Ratifies a pending memory proposal into a real memory by applying optional edits and committing it through a validated write path, making it recallable and removing the proposal.

Instructions

Ratify a pending proposal into a REAL memory. Loads the proposal, applies any optional overrides (your edits on accept), and commits it through the same validated write path as remember — so an invalid proposal is refused with its typed reason and stays pending. On success the memory becomes recallable and the proposal is removed from the queue. This is the gate: no proposal becomes canon without it.

Input Schema

TableJSON Schema
NameRequiredDescriptionDefault
idYesProposal id (from memory_proposals)
ttlNoOverride the proposed TTL on accept
titleNoOverride the proposed title on accept
contentNoOverride the proposed content on accept
projectNoOverride the proposed project on accept
categoryNoOverride the proposed category on accept
Behavior5/5

Does the description disclose side effects, auth requirements, rate limits, or destructive behavior?

With no annotations provided, the description fully carries the burden of behavioral disclosure. It details the write path (same as 'remember'), validation that can fail, and downstream effects: memory becomes recallable, proposal removed from queue. This transparency is thorough and accurate for a mutation tool.

Agents need to know what a tool does to the world before calling it. Descriptions should go beyond structured annotations to explain consequences.

Conciseness5/5

Is the description appropriately sized, front-loaded, and free of redundancy?

The description is a single paragraph of 4 sentences, each sentence adding unique value: core action, process details, failure behavior, and final consequence. It is front-loaded and efficiently communicates key information without redundancy.

Shorter descriptions cost fewer tokens and are easier for agents to parse. Every sentence should earn its place.

Completeness3/5

Given the tool's complexity, does the description cover enough for an agent to succeed on first attempt?

The tool lacks an output schema, and the description does not state what the tool returns on success (e.g., the memory ID or confirmation). While it explains the effect ('memory becomes recallable'), the absence of return value information leaves a gap. Additionally, it could better contextualize the tool within the broader set of sibling tools, though it adequately explains its core role.

Complex tools with many parameters or behaviors need more documentation. Simple tools need less. This dimension scales expectations accordingly.

Parameters3/5

Does the description clarify parameter syntax, constraints, interactions, or defaults beyond what the schema provides?

Schema description coverage is 100%, so the schema already documents each parameter. The description adds only a high-level reference to 'optional overrides' but does not provide new semantics beyond what 'Override the proposed...' already states.
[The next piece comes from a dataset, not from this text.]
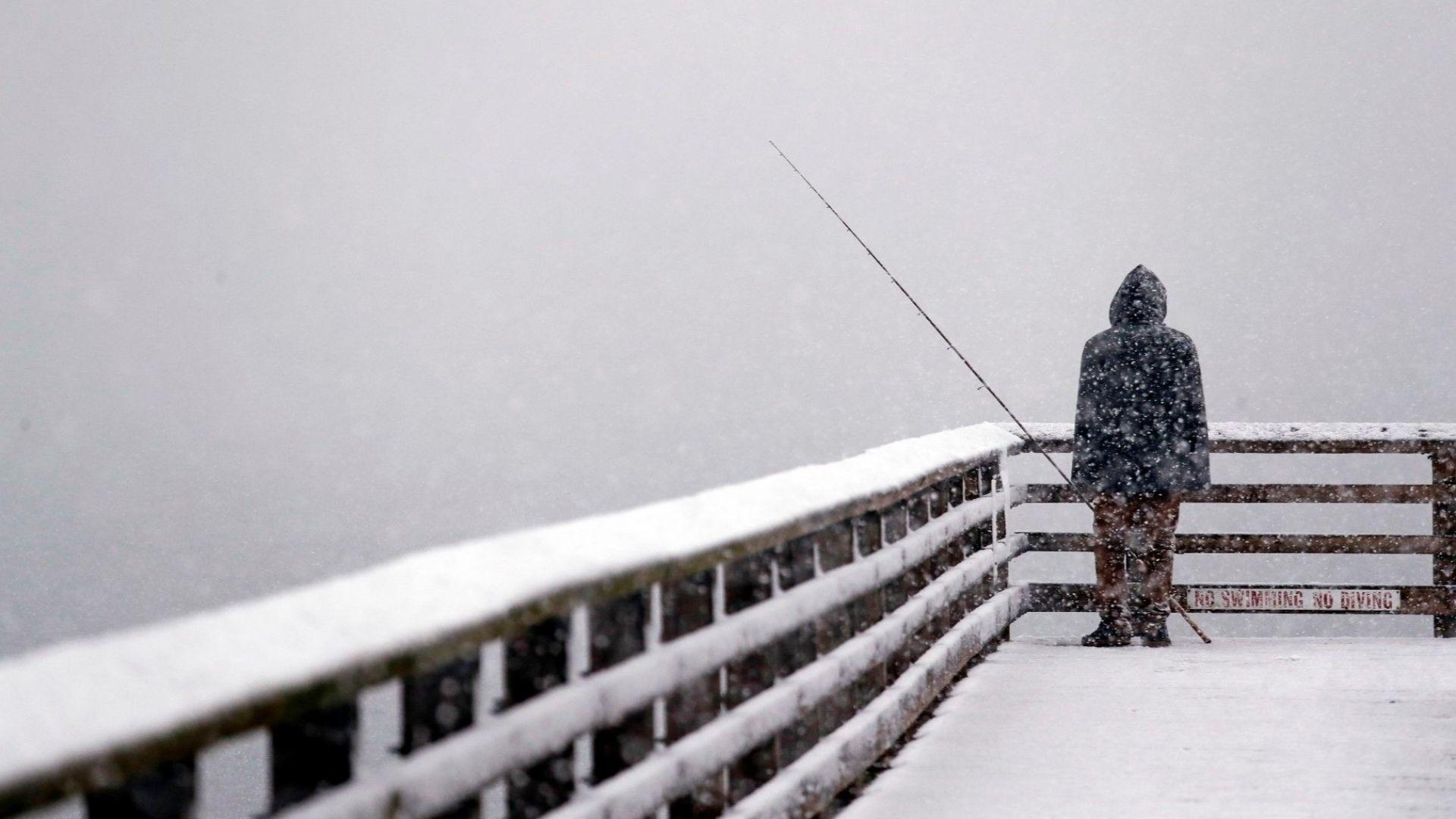 Стотици полети са отменени в Сиатъл и Токио заради  сняг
Thus, baseline 3 is appropriate.

Input schemas describe structure but not intent. Descriptions should explain non-obvious parameter relationships and valid value ranges.

Purpose5/5

Does the description clearly state what the tool does and how it differs from similar tools?

The description clearly states the tool ratifies a pending proposal into a real memory, using specific verbs like 'ratify', 'loads', 'applies overrides', and 'commits'. It distinguishes itself by mentioning 'proposal' and 'queue', and contrasts with 'remember', effectively differentiating it from sibling tools like memory_propose and memory_reject.
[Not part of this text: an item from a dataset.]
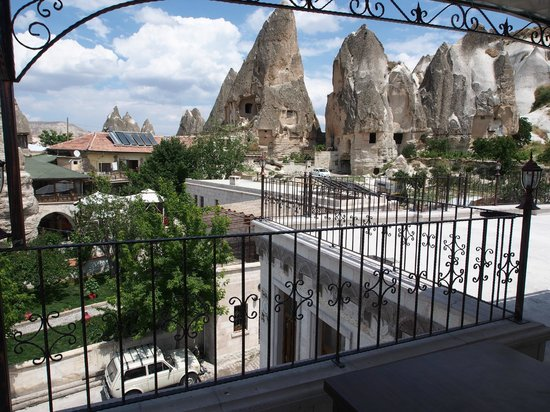 Cappadocia Stone Palace: terrace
Agents choose between tools based on descriptions. A clear purpose with a specific verb and resource helps agents select the right tool.

Usage Guidelines4/5

Does the description explain when to use this tool, when not to, or what alternatives exist?

The description implies when to use: when a proposal should become canon. It explains that invalid proposals are refused with a typed reason and stay pending. However, it lacks explicit guidance on when not to use this tool or alternatives among siblings (e.g., memory_reject to discard, memory_propose to create a new proposal). This omission prevents a perfect score.

Agents often have multiple tools that could apply. Explicit usage guidance like "use X instead of Y when Z" prevents misuse.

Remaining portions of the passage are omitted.